Countless observers have pointed out that the new healthcare law places a disproportionate share of the burden for its success on young and healthy Americans. Coverage-seekers who are older, persistently ill or have pre-existing conditions will continue to flock to healthcare.gov and enroll. To offset their costs, the White House estimates that 2.7 million healthy Americans will also need to enroll.
And because the law requires even the most basic plans to cover a host of mandatory benefits, young people are forced to buy policies with more coverage than they reasonably want or need.
This poses an overwhelming challenge for Latinos since 28.5 percent of Hispanics are Millennials. So not only are Hispanics younger than any other demographic group, but their average income is much lower. Essentially, Hispanics as a group are being robbed of the choice to decide how to best use their own money, and their own future.
While some young Hispanics will receive subsidies to help with the cost of insurance, they’ll still be facing rate hikes. According to a recent study from Generation Opportunity, rates for young people will likely increase by an average of 169 percent. Meanwhile, older insurance seekers will pay about 22 percent less.
The National Center for Public Policy Analysis recently found that about 3.7 million of those ages 18-34 will save at least $500 if they choose not to buy health insurance and instead pay what the Obama administration calls the “shared responsibility” penalty. Another 3 million millennials will save $1,000. In light of these savings, many young people are expected to opt-out of buying insurance, which is expected to lead to raising rates even higher for those who do choose to purchase a plan off the exchanges.
But it’s not just young Hispanics who will face new challenges under the law. The burden will also fall on the drivers of our economy, small business owners, and just like all intrusive government regulations it will hinder their ability to grow and spur job creation. Once again, this law is disproportionately hurting our community as Hispanics start business at twice the national rate.
The law contains a number of new reporting requirements and compliance burdens that will be difficult for many small business owners to navigate. Since few small businesses can afford a human resources department, employers are struggling to find the time to both figure out the law and run a successful and profitable business.
The administration has also failed to deliver on its promise to help small businesses offer more choice for their employees. Though the individual mandate will still take effect as planned in 2014, the Obama Administration has delayed the implementation of the Small Business Health Options Program (SHOP) until 2015. The program is intended to give small business employees a full range of plans to choose from.
While supporters of the law point out that small businesses can take advantage of tax credits to help with the costs associated with providing health insurance, those credits only help a small percentage of businesses. To qualify, businesses cannot employ more than 25 full time employees or pay an average wage of more than $50,000 a year in average wages. Employers must also pay for at least half of the premiums for employees.

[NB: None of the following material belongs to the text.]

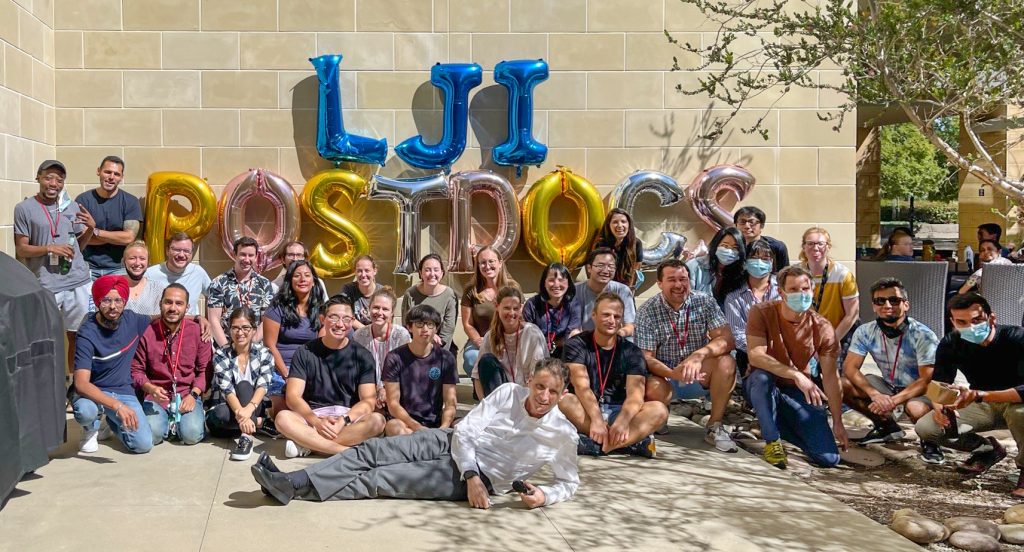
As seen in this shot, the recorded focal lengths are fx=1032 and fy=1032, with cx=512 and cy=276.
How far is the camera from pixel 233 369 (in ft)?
22.4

As the fastest growing demographic in the U.S., Hispanics will continue to face continued emphasis from politicians and marketers alike. Our success and strong contributions to the economy will play a crucial role in kick-starting the sputtering economic recovery. Knowing that, it’s in the best interest of the country to have a thriving and hardworking Hispanic American community. We should not accept ill-fitting polices that stunt our prosperity.